Segment Start: EXTRACT TO READ
In this section, we use Prince as an example to present the balanced encoding scheme. Prince is a nibble-based block cipher, as detailed in Section 2.3. Since our target platform is an 8-bit processor, a simple balanced encoding can be achieved by simply adding complementary bits, as done for dual-rail logic styles. That way, each state nibble is encoded as a 8-bit balanced encoding by inserting the complementary bits. For any nibble  $b_3b_2b_1b_0$  where  $b_i$  is one bit data, the complementary nibble is  $\bar{b_3}\bar{b_2}\bar{b_1}\bar{b_0}$ , where  $\bar{b_i}$  is the inverse of  $b_i$ . Concatenating these two nibbles forms a balanced encoding  $\bar{b_3}\bar{b_2}\bar{b_1}\bar{b_0}b_3b_2b_1b_0$ . An alternative is the encoding  $\bar{b_3}b_3\bar{b_2}b_2\bar{b_1}b_1\bar{b_0}b_0$ . Theoretically, under the Hamming weight leakage assumption, any sequence of those bits can be used as a balanced encoding because the Hamming weight is always 4. In the following we will use two different such encodings, i.e.  $enc_I = \bar{b_3}b_3\bar{b_2}b_2\bar{b_1}b_1\bar{b_0}b_0$ , which we refer to as encoding I, and  $enc_{II} = b_0 \bar{b}_2 b_1 b_3 \bar{b}_1 b_2 \bar{b}_0 \bar{b}_3$ , which we refer to as encoding II. Both of the encodings ensure the constant Hamming weight of states. The encoding II is used to guarantee the constant Hamming distance between state transitions and the way this specific encoding is determined will be explained in the following section.

KeyAddition with Constant HW/HD In the unprotected Prince implementation, the KeyAddition operation is denoted as  $r_3r_2r_1r_0 = b_3b_2b_1b_0 \oplus k_3k_2k_1k_0$  where k is the subkey, b is a state nibble before the KeyAddition and r is the result of KeyAddition. For the protected Prince, we want an XOR-addition where secret inputs and outputs have a balanced encoding. However, for the initial key whitening at the input of the cipher, the plaintext input can be assumed not critical. Hence, only the output r and the key k are mapped to encoding I, i.e.  $\bar{r}_3r_3\bar{r}_2r_2\bar{r}_1r_1\bar{r}_0r_0$  and  $\bar{k}_3k_3\bar{k}_2k_2\bar{k}_1k_1\bar{k}_0k_0$ . As in [8], we can simply XOR-add k in encoding I to b encoded as  $b_3b_3b_2b_2b_1b_1b_0b_0$  to realize the partially-protected XOR. This way, the Hamming weight of r is constant as well as the Hamming distance between r and b. The encoding for b does not satisfy the balanced en-

coding requirement, but has instead double Hamming weight leakage. Therefore, this only works for the initial KeyAddition where the plaintext is known.
Segment End: EXTRACT TO READ
Segment Start: SUPPLIED MATERIAL
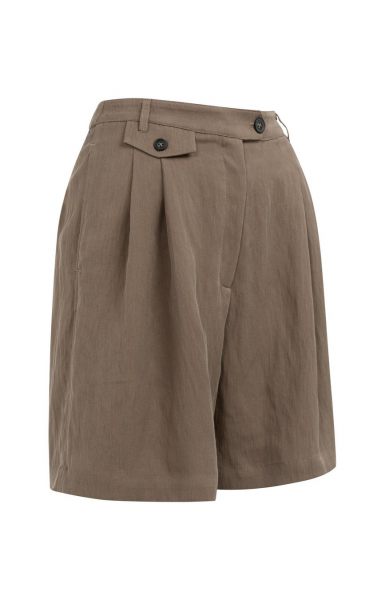 Yaya korte broek  01-321032-605-99070 4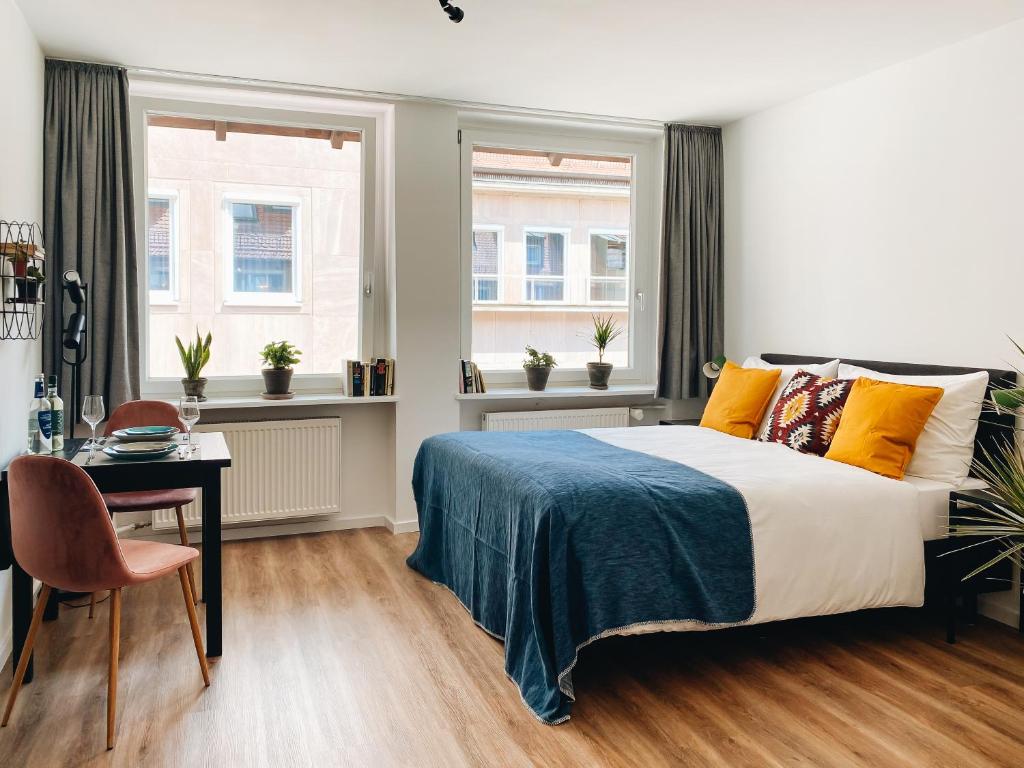 Lorenz Apartments 3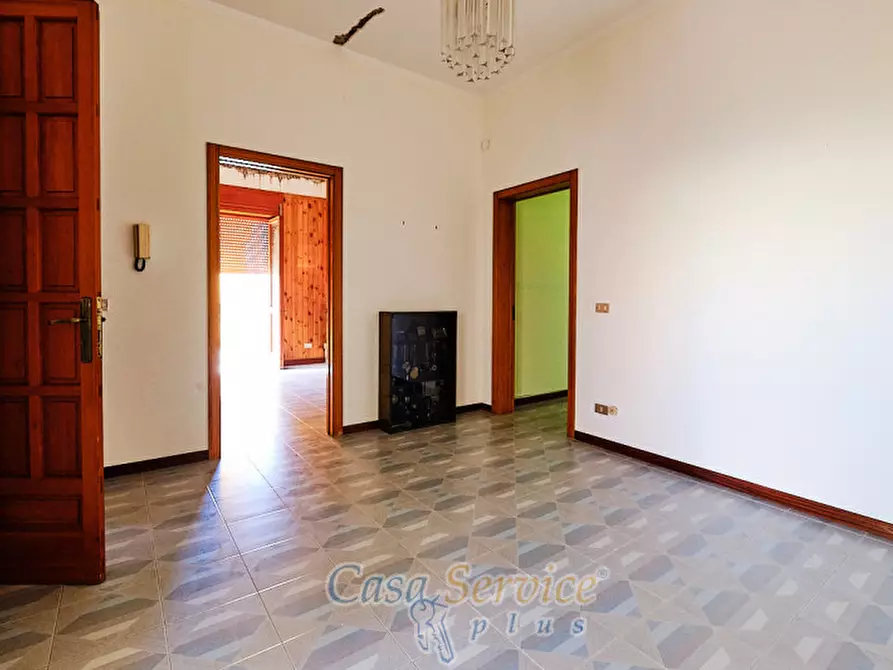 Immagine 3 di Appartamento in vendita  in Via Nino Bixio a Aradeo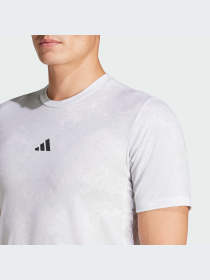 Спортивная футболка Adidas модель IS3807 Фото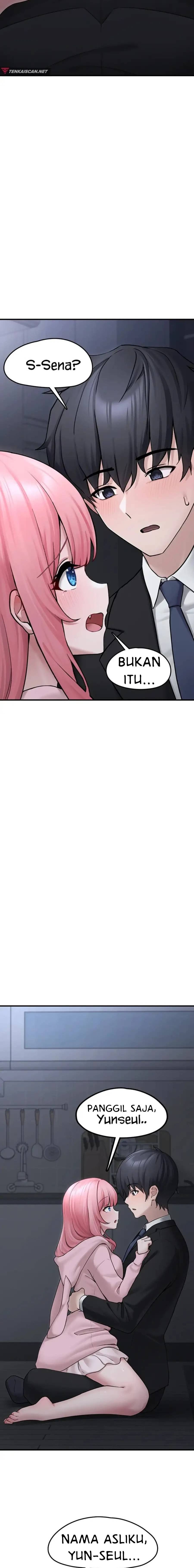 I Picked Up an Unstable Girl From the Junkyard - Chapter 5 19 I Picked Up an Unstable Girl From the Junkyard - Chapter 5 19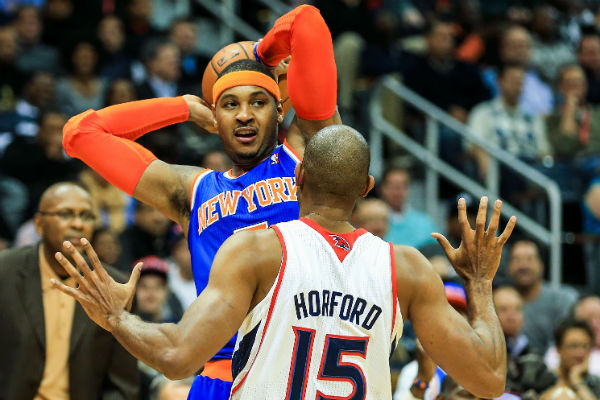 Houston Rockets vs. New York Knicks Live Stream: Watch ...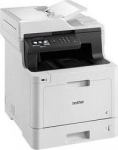 Brother MFC-L8690CDW - Multifunktionsdrucker - Farbe - Laser - 215.9 x 355.6 mm (Original)
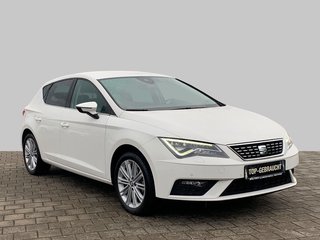 Seat Leon Gebrauchtwagen Kaufen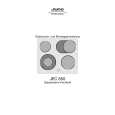 JUNO-ELECTROLUX JEC650 DUAL BRANDI Owners Manual JUNO-ELECTROLUX JEC650 DUAL BRANDI Owners Manual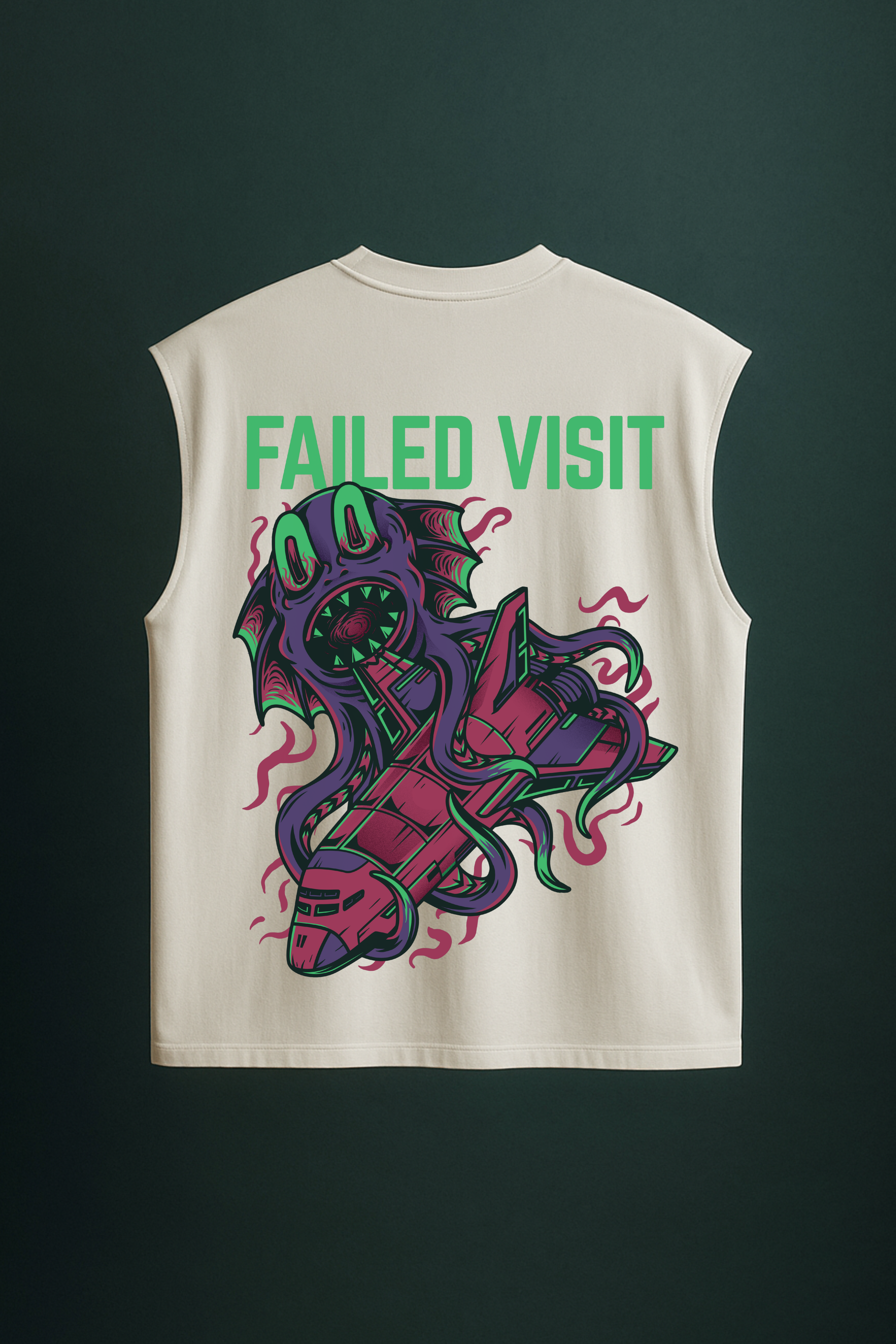 Failed Visit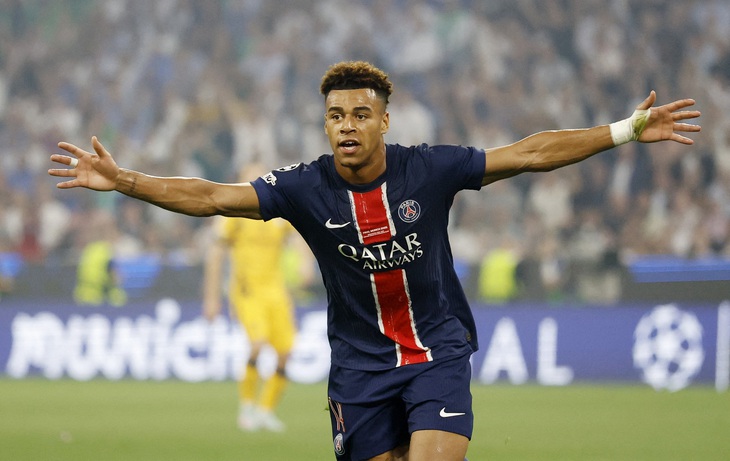 PSG - Ảnh 1.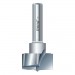 TREND 421/35X1/4TC HINGE SINKING 35MM DIA 253364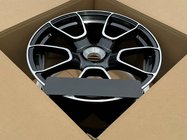Porsche 911 (992) 2018– Geschmiedete OEM Felgen R20 R21 V18 (4 Stk) Foto 4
Segment End: SUPPLIED MATERIAL
Please repeat the Prince encoding passage from "coding requirement, but" to "plaintext is known.".

coding requirement, but has instead double Hamming weight leakage. Therefore, this only works for the initial KeyAddition where the plaintext is known.